关键词: 地质聚合物, 抗酸性, 固化软土, 微观分析

Abstract: To address the issues of poor acid resistance of cement-stabilized soft soil and the high pollution, energy consumption, and cost associated with cement production, this study proposes using low-cost industrial solid wastes (ground granulated blast furnace slag (GGBFS) and fly ash (FA) in varying ratios) as precursors, with solid sodium hydroxide as the activator, to prepare geopolymer grout through a ‘one-step’ process for stabilizing soft soil. Subsequently, the geopolymer-stabilized soft soil samples were immersed in HNO3 and H2SO4 solutions with different pH values (2, 4, and 6).
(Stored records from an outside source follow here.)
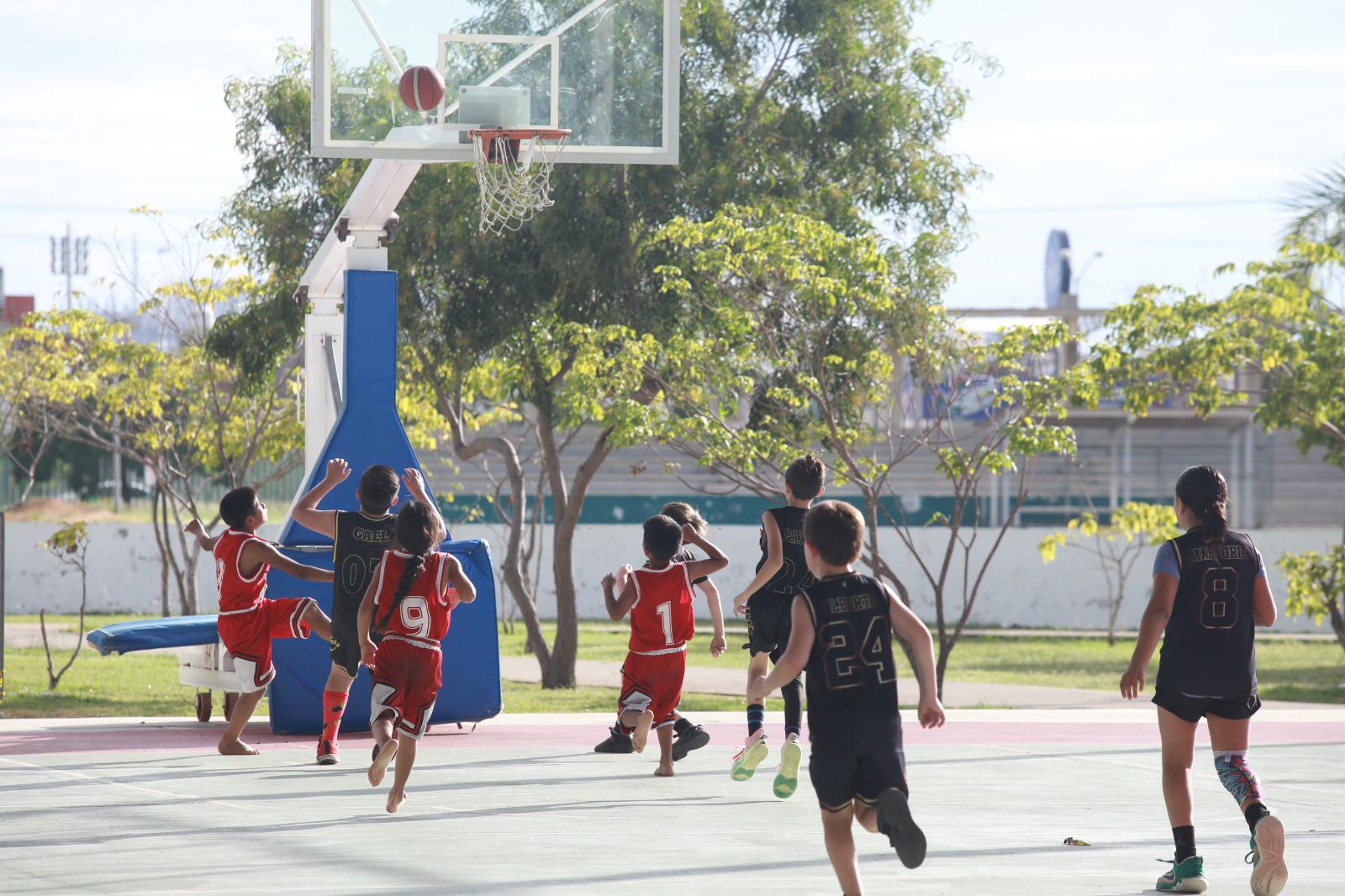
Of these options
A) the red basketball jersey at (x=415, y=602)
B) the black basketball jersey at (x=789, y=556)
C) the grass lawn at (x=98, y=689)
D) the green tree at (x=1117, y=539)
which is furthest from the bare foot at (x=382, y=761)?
the green tree at (x=1117, y=539)

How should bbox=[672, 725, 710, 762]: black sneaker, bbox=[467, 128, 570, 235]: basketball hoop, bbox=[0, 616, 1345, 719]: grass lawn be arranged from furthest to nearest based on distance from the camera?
bbox=[0, 616, 1345, 719]: grass lawn, bbox=[467, 128, 570, 235]: basketball hoop, bbox=[672, 725, 710, 762]: black sneaker

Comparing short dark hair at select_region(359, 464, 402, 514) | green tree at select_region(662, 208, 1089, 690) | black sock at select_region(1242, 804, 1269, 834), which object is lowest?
black sock at select_region(1242, 804, 1269, 834)

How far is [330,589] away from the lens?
448 inches

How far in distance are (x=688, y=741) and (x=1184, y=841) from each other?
3.92m

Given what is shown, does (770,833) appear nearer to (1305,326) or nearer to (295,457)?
(1305,326)

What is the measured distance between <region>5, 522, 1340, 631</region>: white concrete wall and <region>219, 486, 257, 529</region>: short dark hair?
21029 millimetres

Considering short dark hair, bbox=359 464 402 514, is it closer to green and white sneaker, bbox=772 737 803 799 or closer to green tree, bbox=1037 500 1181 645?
green and white sneaker, bbox=772 737 803 799

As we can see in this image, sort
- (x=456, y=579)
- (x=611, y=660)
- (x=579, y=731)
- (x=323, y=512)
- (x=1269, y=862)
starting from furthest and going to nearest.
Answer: (x=611, y=660), (x=579, y=731), (x=323, y=512), (x=456, y=579), (x=1269, y=862)

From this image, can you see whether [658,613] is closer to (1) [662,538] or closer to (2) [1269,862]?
(1) [662,538]

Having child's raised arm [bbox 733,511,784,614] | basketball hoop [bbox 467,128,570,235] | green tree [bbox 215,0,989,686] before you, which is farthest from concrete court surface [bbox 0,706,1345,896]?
green tree [bbox 215,0,989,686]

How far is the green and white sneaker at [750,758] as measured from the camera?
27.2 feet

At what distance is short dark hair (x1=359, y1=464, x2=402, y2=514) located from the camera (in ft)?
29.1

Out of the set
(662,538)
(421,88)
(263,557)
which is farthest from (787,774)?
(421,88)

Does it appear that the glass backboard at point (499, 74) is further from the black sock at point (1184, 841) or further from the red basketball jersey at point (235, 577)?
the black sock at point (1184, 841)
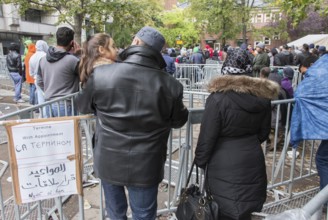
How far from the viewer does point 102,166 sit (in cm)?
233

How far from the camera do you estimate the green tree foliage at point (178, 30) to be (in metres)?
45.1

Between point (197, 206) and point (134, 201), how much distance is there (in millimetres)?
503

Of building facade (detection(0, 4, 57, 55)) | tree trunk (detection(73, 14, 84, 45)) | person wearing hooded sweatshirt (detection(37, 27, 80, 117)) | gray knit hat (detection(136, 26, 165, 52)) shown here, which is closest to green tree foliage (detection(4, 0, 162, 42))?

The acid resistance of the stabilized soil was evaluated at different erosion ages (30, 60, 120, and 240 days) using four indices: mass loss, unconfined compressive strength (UCS), neutralization depth (ND), and pH value. Furthermore, the changes in microstructure and hydration product composition of the samples under different acidic environments were investigated using scanning electron microscope-energy dispersive spectrometer (SEM-EDS) to reveal the degradation mechanisms. The test results indicate that compared to H2SO4 solution, HNO3 solution exerts a milder acid erosion effect on the stabilized soft soil. This is primarily because the Ca2+, K+, and Na+ ions in the stabilized soil form nitrates in water, which can neutralize the erosion of ions, thereby mitigating the degradation of the soil’s properties. When the mass ratio of GGBFS to FA is 80:20, the acid erosion resistance of the geopolymer-stabilized soft soil reaches an optimal level. This suggests that the appropriate incorporation of FA can form a dense microstructure in the samples, effectively impeding the intrusion of H+, NO3 and SO42-  ions. The research findings can expand the application scope of low-cost industrial solid wastes and lay a theoretical foundation for the durability assessment of one-step geopolymer-stabilized soft soil.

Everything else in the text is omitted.